Text block »
I had an appointment this morning with Dr. Mir, an interventional radiologist at Munson. He is planning to do my next TACE procedure. He was personable and friendly, but he said some things that did not seem very hopeful to me. I like to stay positive and "up", but this meeting was kind of a downer, I can't really say why.
Depending on a blood test that I took, he will call me tomorrow to set things up...or not. We get different stories depending on which doctor we talk to. I have either two tumors or three. It has metastasized or not. So I'm just being swept along with the flow of treatment without really knowing what we're dealing with.
Meanwhile, in D.C., there seems to be a question about whether Jana will have surgery tomorrow or not. Evidently her blood glucose level is the determining factor. She has dealt with all of the heart testing, the pulmonary testing, the sleep apnea testing for weeks and weeks now along with doctor appointments with all kinds of doctors too numerous to mention. To have the surgery postponed or canceled because of a momentary high glucose reading is just unbearable. She has worked so hard and missed so much work to get to this point - it's a real punch in the stomach - a really low blow.
Laurie arranged her whole family's schedules so that she could be with Jana tomorrow and for a few days following the surgery. It really involved a lot of pre-planning for everyone, and it was worked out perfectly - the airline even cooperated. It may have been a vain effort.
Dick is feeling very low. Nothing seems to be working out for us - the condo situation, and the family health situation. He feels like his world is falling apart. I validate his feelings!

Available data »
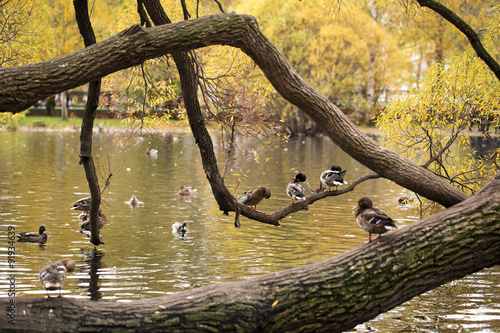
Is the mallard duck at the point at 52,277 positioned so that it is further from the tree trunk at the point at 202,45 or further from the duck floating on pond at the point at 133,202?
the duck floating on pond at the point at 133,202

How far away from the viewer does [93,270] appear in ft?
35.2

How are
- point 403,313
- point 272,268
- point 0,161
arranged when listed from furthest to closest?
point 0,161, point 272,268, point 403,313

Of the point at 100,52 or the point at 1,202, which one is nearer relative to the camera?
the point at 100,52

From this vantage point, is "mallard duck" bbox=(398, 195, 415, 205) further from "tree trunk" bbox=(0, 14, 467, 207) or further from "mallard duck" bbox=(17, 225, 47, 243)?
"mallard duck" bbox=(17, 225, 47, 243)

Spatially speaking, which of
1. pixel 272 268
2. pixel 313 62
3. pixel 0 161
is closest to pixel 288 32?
pixel 313 62

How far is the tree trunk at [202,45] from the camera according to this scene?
577 centimetres

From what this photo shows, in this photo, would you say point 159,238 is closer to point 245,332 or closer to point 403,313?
point 403,313

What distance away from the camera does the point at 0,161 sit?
90.8ft

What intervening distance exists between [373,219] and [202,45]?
3.03 meters

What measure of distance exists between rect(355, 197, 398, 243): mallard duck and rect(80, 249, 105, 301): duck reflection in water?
4546mm

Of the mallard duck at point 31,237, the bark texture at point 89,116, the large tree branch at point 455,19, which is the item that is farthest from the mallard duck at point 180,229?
the large tree branch at point 455,19

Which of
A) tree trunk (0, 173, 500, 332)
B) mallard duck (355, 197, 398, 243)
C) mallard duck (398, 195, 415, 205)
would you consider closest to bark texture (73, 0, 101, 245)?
tree trunk (0, 173, 500, 332)

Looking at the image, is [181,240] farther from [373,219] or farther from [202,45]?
[202,45]

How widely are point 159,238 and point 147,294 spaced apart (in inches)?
167
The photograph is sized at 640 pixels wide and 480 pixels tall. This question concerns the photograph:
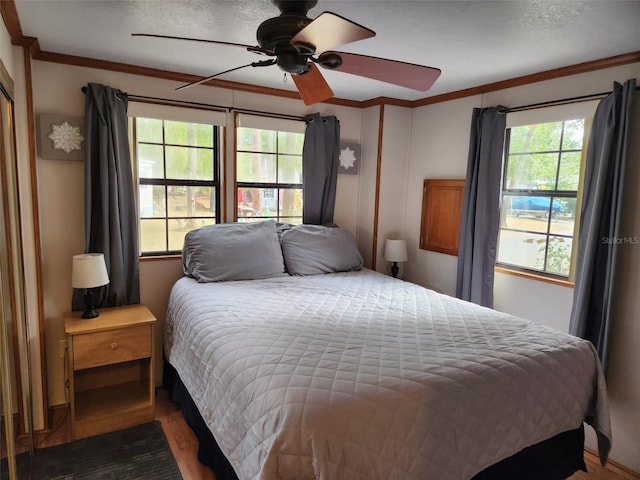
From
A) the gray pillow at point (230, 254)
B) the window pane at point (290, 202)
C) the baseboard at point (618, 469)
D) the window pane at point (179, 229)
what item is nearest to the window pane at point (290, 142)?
the window pane at point (290, 202)

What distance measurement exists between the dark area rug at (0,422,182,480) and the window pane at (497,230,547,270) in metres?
2.59

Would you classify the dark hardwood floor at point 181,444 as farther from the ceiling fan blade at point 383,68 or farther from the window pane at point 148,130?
the ceiling fan blade at point 383,68

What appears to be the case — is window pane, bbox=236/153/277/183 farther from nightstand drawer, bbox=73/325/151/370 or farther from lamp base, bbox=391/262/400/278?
nightstand drawer, bbox=73/325/151/370

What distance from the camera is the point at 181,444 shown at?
2461 millimetres

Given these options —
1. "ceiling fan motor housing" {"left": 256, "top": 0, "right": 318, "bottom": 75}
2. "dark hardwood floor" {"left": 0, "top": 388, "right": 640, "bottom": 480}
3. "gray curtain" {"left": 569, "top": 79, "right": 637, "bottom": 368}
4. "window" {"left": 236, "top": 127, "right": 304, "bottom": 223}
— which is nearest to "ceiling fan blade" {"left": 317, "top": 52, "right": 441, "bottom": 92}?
"ceiling fan motor housing" {"left": 256, "top": 0, "right": 318, "bottom": 75}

Tasks to carry out »
(1) In the text about medical appointments, what factor decides whether Jana will have surgery tomorrow?
(2) Reproduce the passage from the text about medical appointments starting at "Dick is feeling" and ending at "validate his feelings!".

Answers by item »
(1) Her blood glucose level.

(2)
Dick is feeling very low. Nothing seems to be working out for us - the condo situation, and the family health situation. He feels like his world is falling apart. I validate his feelings!